---- Provided passage
A possible next step would be to graph these sets of values - both as a way of illuminating the nature of the (linear and quadratic) relations, and as a way of giving meaning to graphs. And it would be worth relating this to the Dynamic crosses movie (with the mouse over the play/pause button).
The completed table looks like this:
As we can see, as u increases by 1, 20u+25 increases by the same amount, whether we start from u=5 or u=10, whereas 20u+u2 increases by an increasing amount ....
We can illustrate this with a graph, such as this off-the-peg version from Excel.
The graph raises some interesting questions:
• The blue line appears to be straight. Is this really the case and what would this mean (algebraically, and in the context of the cross-shape's area)?
• The red line seems to consist of ever-steeper line segments. Does this make sense? What if I had chosen different data-points - would I get different line-segments??
• What happens to the two graphs for negative values of u (algebraically, and in terms of the cross-shapes and their areas)?
It can also be illuminating to see how equivalent forms of the algebraic expressions relate to (and can be derived from) the shapes of the crosses. This is for the first cross-shape:
And this is for the second cross-shape:

## Thursday, 15 February 2018

### ALG 2

Here is an open version of our ALG 2 root task - a slightly more structured version will appear on Monday, with other variants later in the week.
--------
Task goal:
Repeat word for word the part of the cross-shapes text that opens with the words containing "The completed table" and closes with "the cross-shape's area)?". The lines after the cross-shapes text are separate material.
---- Raw data
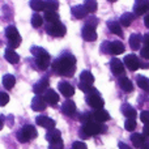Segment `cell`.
--------
Exercise answer:
The completed table looks like this:
As we can see, as u increases by 1, 20u+25 increases by the same amount, whether we start from u=5 or u=10, whereas 20u+u2 increases by an increasing amount ....
We can illustrate this with a graph, such as this off-the-peg version from Excel.
The graph raises some interesting questions:
• The blue line appears to be straight. Is this really the case and what would this mean (algebraically, and in the context of the cross-shape's area)?